● **Consegna 1**:
Secondo l'articolo sui fondi Ocm, a che cosa si devono l'esclusione di oltre cento cantine e i più di sei milioni non assegnati? Rispondi in una o due frasi.
● **Consegna 2**:
Nell'articolo sui fondi Ocm, quale ruolo ha Giancarlo Voglino?

Pasticcio al Masaf, pioggia di ricorsi per i fondi promozione del vino. Le aziende: sprecati oltre 6 milioni
Caos burocratico sui soldi europei per i mercati dei Paesi terzi: esclusi dalla graduatoria big come Antinori, Masi e Terra Moretti. L’Istituto Grandi Marchi: “Il tribunale ci darà ragione”. L’Uiv: “Così si affossa il made in Italy”
Oltre cento cantine escluse dai fondi Ocm Promozione Paesi Terzi sul piede di guerra contro il Ministero dell’Agricoltura, con ricorsi già presentati al tribunale e altri in arrivo, e più di sei milioni non assegnati che per il momento restano vacanti. Tutto per una serie di ritardi, di impicci burocratici e di valutazioni su cui ora le aziende chiedono di avere chiarimenti. “La prossima settimana ci sarà la prima udienza al Tar, confidiamo che il tribunale ci sia ragione”, tuona Giancarlo Voglino, coordinatore delle attività dell’Istituto Grandi Marchi, capofila di uno dei progetti più significativi, bocciati dalla commissione giudicatrice del Masaf. È il risultato di un “papocchio” avvenuto negli ultimi mesi con il bando delle Ocm (Organizzazione comune di mercato) e culminato nei giorni scorsi con i ricorsi in tribunale. E con il ministro Francesco Lollobrigida che parlando al Gambero Rosso si è giustificando scaricando la colpa sui “progettisti” del bando.

● **Estratti del dataset**:
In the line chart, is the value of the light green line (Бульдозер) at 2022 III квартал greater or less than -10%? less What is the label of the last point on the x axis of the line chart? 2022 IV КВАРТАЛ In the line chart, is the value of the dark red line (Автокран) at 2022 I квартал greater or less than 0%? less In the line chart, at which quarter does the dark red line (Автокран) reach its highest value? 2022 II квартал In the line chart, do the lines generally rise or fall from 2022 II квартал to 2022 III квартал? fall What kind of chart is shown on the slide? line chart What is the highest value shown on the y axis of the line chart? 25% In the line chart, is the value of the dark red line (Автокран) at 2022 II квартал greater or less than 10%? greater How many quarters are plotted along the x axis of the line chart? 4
---
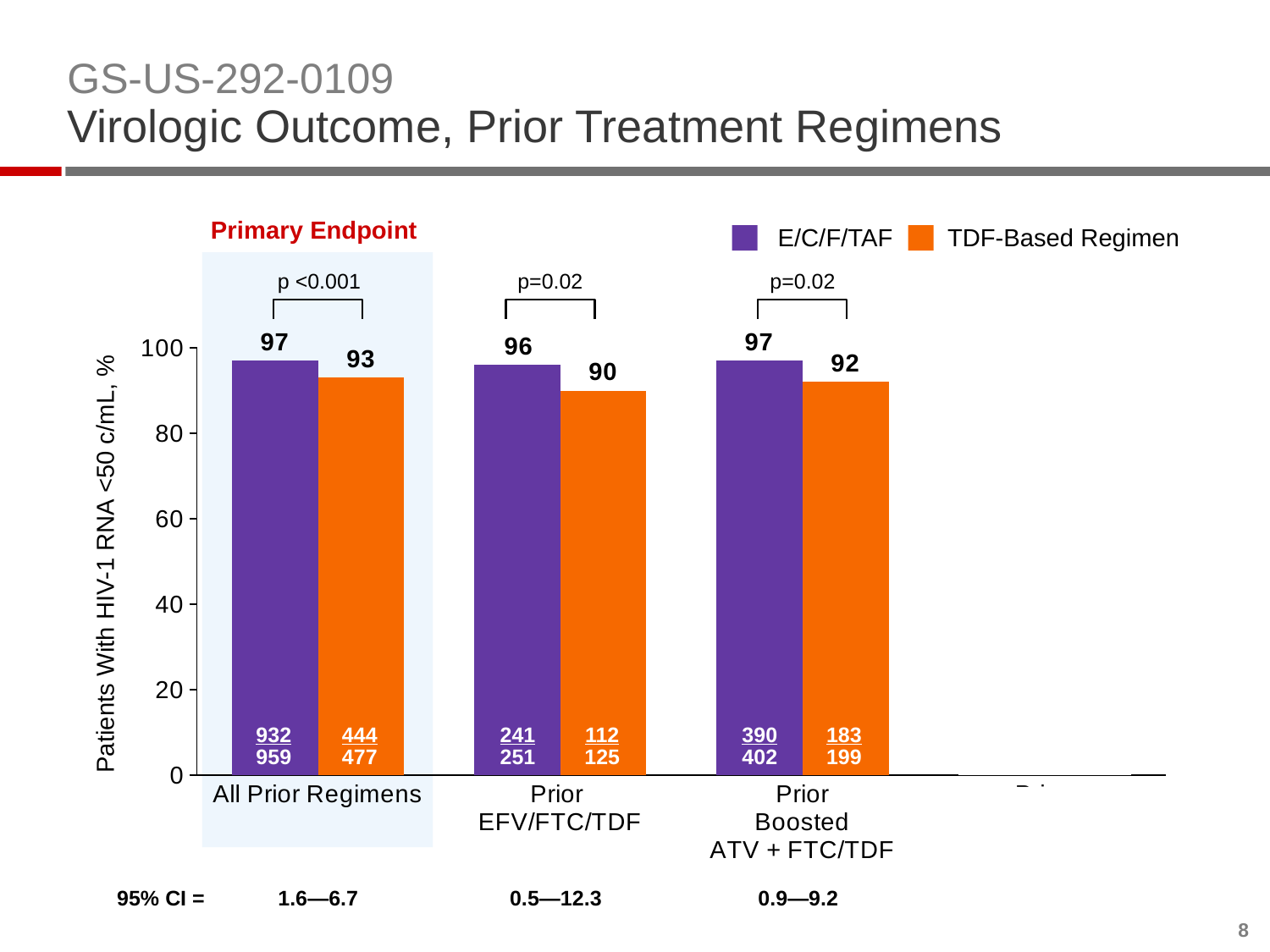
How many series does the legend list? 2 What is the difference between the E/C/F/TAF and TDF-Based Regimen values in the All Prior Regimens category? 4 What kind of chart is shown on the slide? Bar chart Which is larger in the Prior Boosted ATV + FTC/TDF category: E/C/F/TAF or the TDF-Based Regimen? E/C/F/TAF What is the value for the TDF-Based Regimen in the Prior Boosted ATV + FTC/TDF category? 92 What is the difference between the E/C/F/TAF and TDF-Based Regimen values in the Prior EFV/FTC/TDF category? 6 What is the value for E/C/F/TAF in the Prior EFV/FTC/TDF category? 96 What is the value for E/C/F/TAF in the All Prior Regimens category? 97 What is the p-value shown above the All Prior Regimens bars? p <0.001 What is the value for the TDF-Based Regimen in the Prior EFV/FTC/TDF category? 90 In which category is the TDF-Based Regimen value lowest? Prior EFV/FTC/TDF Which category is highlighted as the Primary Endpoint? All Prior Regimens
* * *
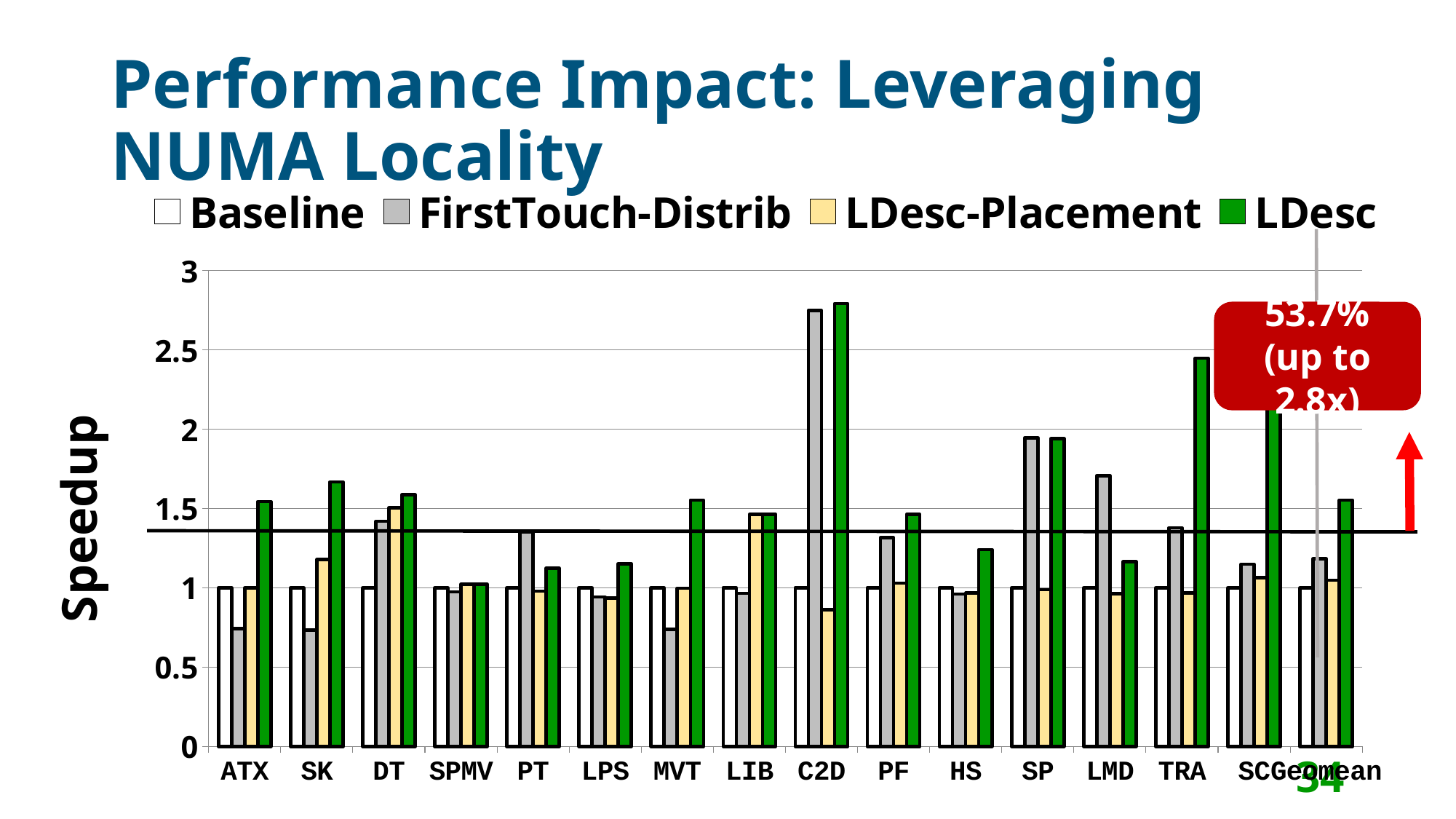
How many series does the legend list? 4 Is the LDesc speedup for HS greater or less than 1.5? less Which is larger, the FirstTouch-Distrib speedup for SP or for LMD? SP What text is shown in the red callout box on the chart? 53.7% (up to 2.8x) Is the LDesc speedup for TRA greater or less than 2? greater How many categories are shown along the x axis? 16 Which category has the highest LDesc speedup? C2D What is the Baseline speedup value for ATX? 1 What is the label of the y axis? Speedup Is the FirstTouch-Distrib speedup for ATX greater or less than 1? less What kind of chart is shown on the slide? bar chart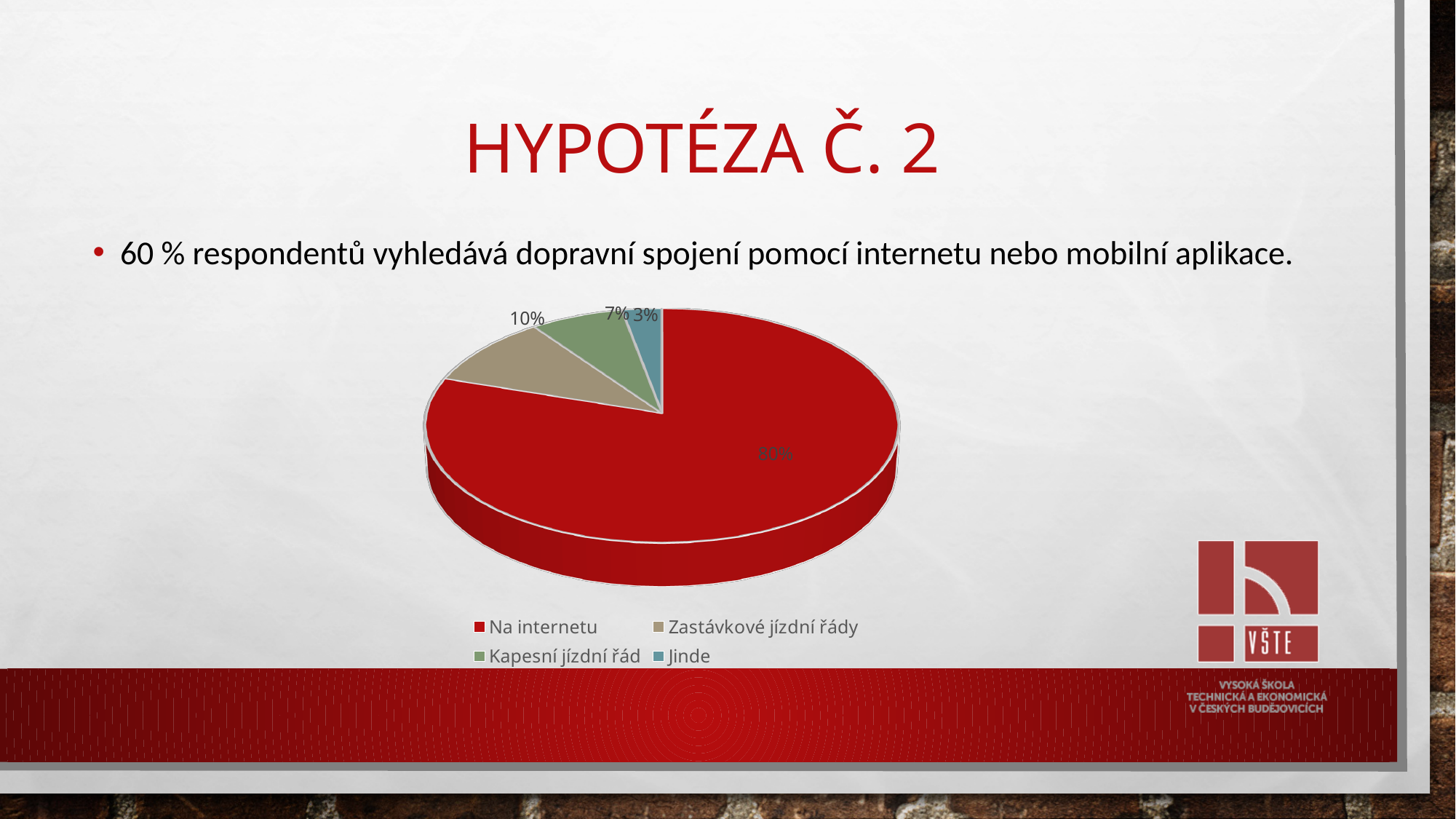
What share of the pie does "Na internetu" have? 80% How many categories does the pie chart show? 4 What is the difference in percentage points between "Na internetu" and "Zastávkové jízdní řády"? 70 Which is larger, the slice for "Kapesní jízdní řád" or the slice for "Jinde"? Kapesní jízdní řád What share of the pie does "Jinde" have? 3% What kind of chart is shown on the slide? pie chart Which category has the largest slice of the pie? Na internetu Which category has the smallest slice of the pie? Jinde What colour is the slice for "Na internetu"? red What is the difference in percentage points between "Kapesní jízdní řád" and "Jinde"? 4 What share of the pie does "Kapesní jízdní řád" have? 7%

● **Risposta 1**:
L'articolo attribuisce tutto a una serie di ritardi, di impicci burocratici e di valutazioni. Su queste valutazioni le aziende ora chiedono chiarimenti.

● **Risposta 2**:
È coordinatore delle attività dell'Istituto Grandi Marchi.